▸ **Document segment**
— BEGIN —
Is Five Women Wearing the Same Dress a Musical

Full of snark and sass, Five Women Wearing the Same Dress is packed with observations about women's lives, bodies, deliberations, hidden secrets, and over-the-top revelations. The show is full of laugh-out-loud moments as bridesmaids wrestle with their demons of regrets past and current and potential future realities.

Having escaped to an upstairs bedroom after a wedding and freshening up for the obligatory pictures, still wearing gaudy bright pastel pink with gauze and puffy sleeves, five bridesmaids share, talk, and reveal their take on all kinds of aspects of life. They also admit one by one that they've all lusted after (and been seduced by) one of the groomsmen and that nobody really likes the bride!

Gabby Carter (Mindy), Melanie Kurstin (Georgeanne), Rebecca Cooley (Frances), and Brittany Washington (Trisha) in 'Five Women Wearing the Same Dress.' Photo by Matthew Randall.
— END —
▸ **Exercises to complete**
(1) Answer these questions using the text on Five Women Wearing the Same Dress:
(a) What color are the bridesmaids' dresses?
(b) To which room do the bridesmaids escape after the wedding?
(c) Which performer plays Trisha?
(2) Write a continuation of the text on Five Women Wearing the Same Dress, starting after its final line.

▸ **Data section**
— BEGIN —
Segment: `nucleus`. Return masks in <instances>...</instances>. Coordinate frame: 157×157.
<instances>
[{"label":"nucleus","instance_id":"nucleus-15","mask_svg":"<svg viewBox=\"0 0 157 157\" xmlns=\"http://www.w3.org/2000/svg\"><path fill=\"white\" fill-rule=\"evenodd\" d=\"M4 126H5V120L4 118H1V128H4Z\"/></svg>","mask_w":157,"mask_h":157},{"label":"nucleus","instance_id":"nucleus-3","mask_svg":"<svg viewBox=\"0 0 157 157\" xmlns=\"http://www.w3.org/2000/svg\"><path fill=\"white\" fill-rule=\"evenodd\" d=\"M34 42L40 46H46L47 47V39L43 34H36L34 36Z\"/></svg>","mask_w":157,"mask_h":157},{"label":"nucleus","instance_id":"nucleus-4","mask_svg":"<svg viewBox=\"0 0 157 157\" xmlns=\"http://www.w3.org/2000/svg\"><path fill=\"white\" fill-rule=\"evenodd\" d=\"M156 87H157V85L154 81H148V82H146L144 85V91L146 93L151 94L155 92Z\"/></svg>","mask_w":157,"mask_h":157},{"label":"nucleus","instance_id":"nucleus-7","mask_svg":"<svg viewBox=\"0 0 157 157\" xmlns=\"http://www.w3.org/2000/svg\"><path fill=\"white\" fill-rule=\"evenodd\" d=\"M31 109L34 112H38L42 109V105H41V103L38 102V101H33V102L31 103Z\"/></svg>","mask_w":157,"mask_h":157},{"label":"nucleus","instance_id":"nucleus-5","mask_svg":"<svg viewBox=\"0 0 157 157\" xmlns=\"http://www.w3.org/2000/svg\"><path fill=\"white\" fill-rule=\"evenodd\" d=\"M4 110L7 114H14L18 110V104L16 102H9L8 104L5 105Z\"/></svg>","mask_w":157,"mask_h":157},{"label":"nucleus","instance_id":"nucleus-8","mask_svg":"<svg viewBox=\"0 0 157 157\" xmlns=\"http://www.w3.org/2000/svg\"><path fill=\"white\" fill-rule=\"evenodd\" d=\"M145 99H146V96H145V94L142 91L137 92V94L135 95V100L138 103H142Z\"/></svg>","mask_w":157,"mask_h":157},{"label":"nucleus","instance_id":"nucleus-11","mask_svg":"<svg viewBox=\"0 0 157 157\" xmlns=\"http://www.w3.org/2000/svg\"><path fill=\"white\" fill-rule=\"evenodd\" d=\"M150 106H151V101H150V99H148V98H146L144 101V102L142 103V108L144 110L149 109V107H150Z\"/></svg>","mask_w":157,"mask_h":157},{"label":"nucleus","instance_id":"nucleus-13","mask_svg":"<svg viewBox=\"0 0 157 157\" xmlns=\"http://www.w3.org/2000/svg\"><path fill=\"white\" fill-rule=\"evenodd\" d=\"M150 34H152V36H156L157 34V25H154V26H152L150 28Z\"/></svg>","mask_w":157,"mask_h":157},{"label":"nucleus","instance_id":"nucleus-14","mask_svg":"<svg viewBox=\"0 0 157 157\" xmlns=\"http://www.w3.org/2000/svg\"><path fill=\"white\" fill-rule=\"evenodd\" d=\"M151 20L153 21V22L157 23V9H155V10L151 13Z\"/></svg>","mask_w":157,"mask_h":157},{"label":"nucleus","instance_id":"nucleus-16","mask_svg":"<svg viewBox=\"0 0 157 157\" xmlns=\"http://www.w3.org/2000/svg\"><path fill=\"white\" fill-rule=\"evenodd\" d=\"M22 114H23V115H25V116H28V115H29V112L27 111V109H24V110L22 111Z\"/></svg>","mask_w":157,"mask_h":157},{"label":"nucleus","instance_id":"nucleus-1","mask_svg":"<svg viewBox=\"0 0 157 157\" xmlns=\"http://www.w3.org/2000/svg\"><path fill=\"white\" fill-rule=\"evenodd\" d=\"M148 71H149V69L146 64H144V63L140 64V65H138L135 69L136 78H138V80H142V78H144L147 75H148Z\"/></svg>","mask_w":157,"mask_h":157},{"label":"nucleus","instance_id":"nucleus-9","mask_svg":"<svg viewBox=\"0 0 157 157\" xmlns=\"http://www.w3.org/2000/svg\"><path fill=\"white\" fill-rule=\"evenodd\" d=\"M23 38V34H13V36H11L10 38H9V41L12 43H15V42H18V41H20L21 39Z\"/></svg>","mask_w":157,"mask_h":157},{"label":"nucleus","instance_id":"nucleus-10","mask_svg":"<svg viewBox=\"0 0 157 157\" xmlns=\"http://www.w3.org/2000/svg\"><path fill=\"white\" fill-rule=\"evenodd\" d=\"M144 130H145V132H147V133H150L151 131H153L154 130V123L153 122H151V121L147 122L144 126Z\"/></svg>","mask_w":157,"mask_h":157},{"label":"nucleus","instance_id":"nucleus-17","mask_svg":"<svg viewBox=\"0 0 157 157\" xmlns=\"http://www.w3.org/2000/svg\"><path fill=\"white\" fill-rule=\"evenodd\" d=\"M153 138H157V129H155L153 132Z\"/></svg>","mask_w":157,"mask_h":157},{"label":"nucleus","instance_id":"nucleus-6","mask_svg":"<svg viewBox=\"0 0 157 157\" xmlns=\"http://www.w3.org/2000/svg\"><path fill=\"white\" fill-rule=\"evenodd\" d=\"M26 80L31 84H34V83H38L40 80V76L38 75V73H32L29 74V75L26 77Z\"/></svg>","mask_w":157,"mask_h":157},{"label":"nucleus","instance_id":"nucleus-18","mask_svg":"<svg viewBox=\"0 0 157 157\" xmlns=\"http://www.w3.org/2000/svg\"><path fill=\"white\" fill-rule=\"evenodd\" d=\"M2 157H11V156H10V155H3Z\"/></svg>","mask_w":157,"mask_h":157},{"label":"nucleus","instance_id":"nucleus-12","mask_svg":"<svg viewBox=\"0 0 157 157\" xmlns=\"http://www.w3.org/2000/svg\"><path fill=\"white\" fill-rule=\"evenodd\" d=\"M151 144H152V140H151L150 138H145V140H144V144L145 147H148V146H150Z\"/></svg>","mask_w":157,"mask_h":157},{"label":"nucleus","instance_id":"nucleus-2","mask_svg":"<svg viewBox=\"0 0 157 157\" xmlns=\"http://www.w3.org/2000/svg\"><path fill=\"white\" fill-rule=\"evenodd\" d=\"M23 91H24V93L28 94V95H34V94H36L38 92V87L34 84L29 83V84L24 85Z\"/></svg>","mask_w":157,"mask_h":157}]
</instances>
— END —
▸ **Answers for the tasks**
(1)
(a) Gaudy bright pastel pink, with gauze and puffy sleeves.
(b) An upstairs bedroom.
(c) Brittany Washington.

(2)
The first act gets you through the chorus line of women. Rebecca Cooley's Frances is the righteous tea-toting Bible-quoting Christian, Gabby Carter plays Mindy who happens to be a lesbian as pragmatic and no-nonsense, Melanie Kurstin's Georgeanne is intense with bottled-up loving hurt that spews out as rage, Gwyneth Sholar's Meredith is zany and off the charts even for this wild bunch, and Brittany Washington's Trisha is the glue whom everyone confides in. It's quite a crew to keep up with, and director Dannielle Guy does a masterful job maintaining the rapid-fire dialogue with fully committed energy whether the characters are digging in their abundant shoulder bags, hurling objects with abandon around the room, revealing secrets, clamoring for space, or guzzling booze — these no-nonsense gals do it all.

Meredith gets the high-jinks rolling tearing up the place looking for a hidden joint she tucked in her bedroom and screaming near obscenities to someone on her phone, who we find out later is her mother. Francis is a trusty moral sidekick and the two are shortly joined by the others who enter with baggage of their own. The five together present a moving pinkalicous image and plenty of laughs in their unwearable dresses, unbearably high stiletto heels, with heads adorned with taffeta floral crowns, all hilariously designed by Anna Marquardt.

Some of the segments come across as juvenile as when Georgeanne barrels in inconsolably distressed with being so close to the object of her affection, a groomsman appropriately named Valentine, who ignores her. As the women share their tales and stories, it turns out that the so-called gorgeous dream guy was anything but, and has taken advantage of his looks and lecherous charms over the years. It took mounds of taffeta and crinoline and a wedding to find out that the lusted-after Casanova is a scumbag.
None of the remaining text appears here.